Spatial reasoning records:
■ ■ ■ ■ ■
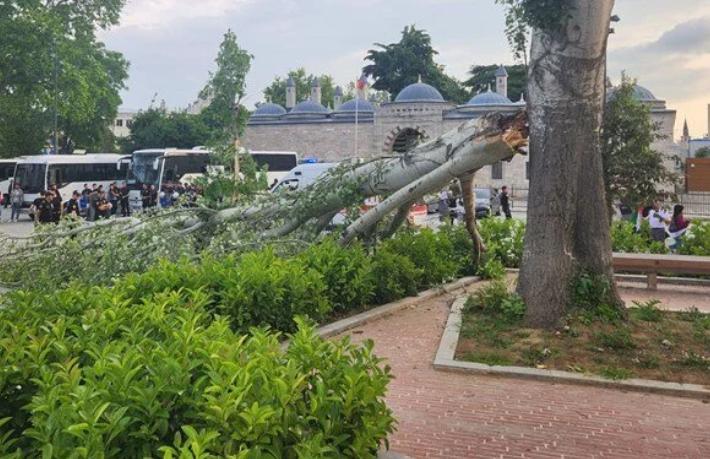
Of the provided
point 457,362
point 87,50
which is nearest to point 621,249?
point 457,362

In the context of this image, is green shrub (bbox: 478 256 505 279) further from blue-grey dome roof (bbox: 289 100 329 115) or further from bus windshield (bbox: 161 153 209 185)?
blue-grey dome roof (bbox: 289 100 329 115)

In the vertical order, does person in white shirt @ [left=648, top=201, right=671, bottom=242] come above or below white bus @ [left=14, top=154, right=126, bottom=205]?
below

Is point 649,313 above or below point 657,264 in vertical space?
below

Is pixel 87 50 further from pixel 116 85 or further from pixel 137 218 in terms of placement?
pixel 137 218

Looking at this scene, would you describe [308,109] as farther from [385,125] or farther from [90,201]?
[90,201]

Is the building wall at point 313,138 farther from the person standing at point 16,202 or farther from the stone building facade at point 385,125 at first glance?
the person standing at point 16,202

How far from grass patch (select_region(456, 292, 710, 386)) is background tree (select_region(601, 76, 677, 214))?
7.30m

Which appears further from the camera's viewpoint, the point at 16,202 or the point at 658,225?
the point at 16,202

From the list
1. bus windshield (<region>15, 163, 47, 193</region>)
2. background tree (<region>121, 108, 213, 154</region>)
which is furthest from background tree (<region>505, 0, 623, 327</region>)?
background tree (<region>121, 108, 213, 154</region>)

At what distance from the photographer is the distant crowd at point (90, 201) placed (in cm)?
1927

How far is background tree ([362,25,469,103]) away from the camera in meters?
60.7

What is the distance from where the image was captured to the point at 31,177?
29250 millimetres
■ ■ ■ ■ ■
EXERCISE GOAL: Leave out the pictures and copy the rest of the material above exactly.

RESULT OF THIS EXERCISE:
Of the provided
point 457,362
point 87,50
which is nearest to point 621,249?
point 457,362

In the context of this image, is green shrub (bbox: 478 256 505 279) further from blue-grey dome roof (bbox: 289 100 329 115) or further from bus windshield (bbox: 161 153 209 185)?
blue-grey dome roof (bbox: 289 100 329 115)

In the vertical order, does person in white shirt @ [left=648, top=201, right=671, bottom=242] come above or below white bus @ [left=14, top=154, right=126, bottom=205]?
below

Is point 649,313 above or below point 657,264 in vertical space?
below

Is pixel 87 50 further from pixel 116 85 or further from pixel 137 218 in terms of placement?
pixel 137 218

Looking at this scene, would you describe [308,109] as farther from [385,125] or farther from [90,201]?
[90,201]

Is the building wall at point 313,138 farther from the person standing at point 16,202 or farther from the stone building facade at point 385,125 at first glance?
the person standing at point 16,202

How far from grass patch (select_region(456, 292, 710, 386)) is background tree (select_region(601, 76, 677, 214))?
7.30m

Which appears further from the camera's viewpoint, the point at 16,202 or the point at 658,225?
the point at 16,202

From the list
1. bus windshield (<region>15, 163, 47, 193</region>)
2. background tree (<region>121, 108, 213, 154</region>)
which is furthest from background tree (<region>505, 0, 623, 327</region>)?
background tree (<region>121, 108, 213, 154</region>)

At what distance from the photographer is the distant crowd at point (90, 201) placed (in cm)?
1927

How far is background tree ([362,25,469,103]) away from the camera in meters?
60.7

What is the distance from where the image was captured to the point at 31,177?
29250 millimetres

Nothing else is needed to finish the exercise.